Que devenez-vous ? qu’avez-vous fait du poète ? A-t-il été remplacé par le journaliste, ou bien le professeur est-il ressuscité ? Vous me conterez votre vie depuis que je vous ai quitté. Pour vous y engager je vous conterais la mienne, si vous ne l’aviez déjà devinée d’un bout à l’autre.

Vous devez vous apercevoir que je m’essaie quelquefois au métier d’avocat de mur mitoyen, que je bois souvent de la bière et que je m’ennuie encore plus souvent. Voilà tout. Lu reste, je me laisse aller à cette façon d’existence, et je n’aspire à rien de mieux. Comme le printemps revient, je suis allé m’entretenir de vous avec le ruisseau de Leveau, au bord duquel nous lisions Virgile. Ce ruisseau a élevé sa petite voix pour me demander ce que vous faisiez, et j’ai été obligé de lui répondre que je n’en savais rien. La pervenche a entr’ouvert son œil bleu pour me faire la même question. Je leur ai dit à tous, au ruisseau, aux pervenches, aux violettes, au rocher sur lequel vous ne vous assoirez plus, aux tisserands qui s’ennuient de courir sur l’eau sans que vous soyez là pour les prendre dans la main, aux écrevisses à qui vous ne faites plus l’honneur de les manger toutes vivantes, (aux hannetons que vous ne tuez plus de votre badine, à tous enfin : que vous avez oublié vos anciens amis et qu’il y a à Paris des ruisseaux, des fleurs, des hannetons bien autrement aimables qui captivent maintenant toute votre amitié. Cette réponse a paru leur faire tant de peine que je leur ai promis de vous écrire et de glisser quelques mots pour eux dans ma lettre.

Outre ces pauvres créatures, il y a encore à Vienne des gens qui vous aimaient et qui ont conservé votre souvenir. Je ne vous parle pas de moi, mais de ceux dont nous faisions notre compagnie ordinaire. Ils m’ont souvent parlé de vous, et entre autres Jouffroy aîné, avec une grande affection. Ne viendrez-vous pas nous voir ? ne voulez-vous pas vous rajeunir de deux ans en recommençant nos promenades et nos causeries accoutumées ? Pour ma part, je n’aime rien tant que ce rajeunissement, car voilà que je baisse d’année en année ! Je ne crois pas être bien éloigné maintenant d’un assoupissement complet.

Il faut à présent que je vous transmette une prière de M. Timon. Il est fondateur de la Revue de Vienne. Cette revue voudrait avoir un petit coin poétique. Depuis six mois environ, elle n’a pu remplir ce coin que par des productions du terroir, et ces productions sentent le terroir.

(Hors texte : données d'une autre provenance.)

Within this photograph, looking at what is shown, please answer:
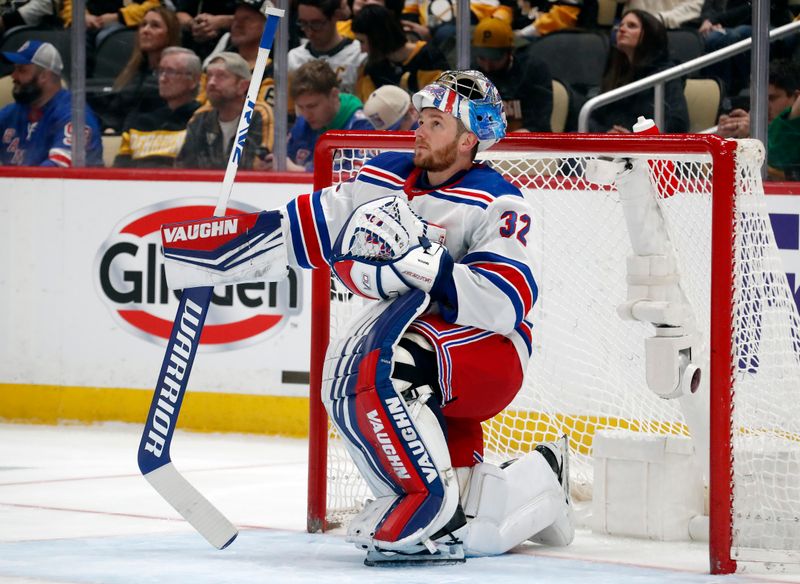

Elle vous demande d’écrire une pièce de cent ou deux cents vers, et moi le plus de vers possible, et le plus vite possible. Je choisirai et je garderai les miens pour moi. Si la gloire d’être inséré dans la Revue de Vienne n’est pas très alléchante, en récompensé vous mériterez la reconnaissance des Viennois qui, peut-être, grâce à vous, finiront par comprendre ce que c’est qu’un vers, et de plus vous me ferez plaisir.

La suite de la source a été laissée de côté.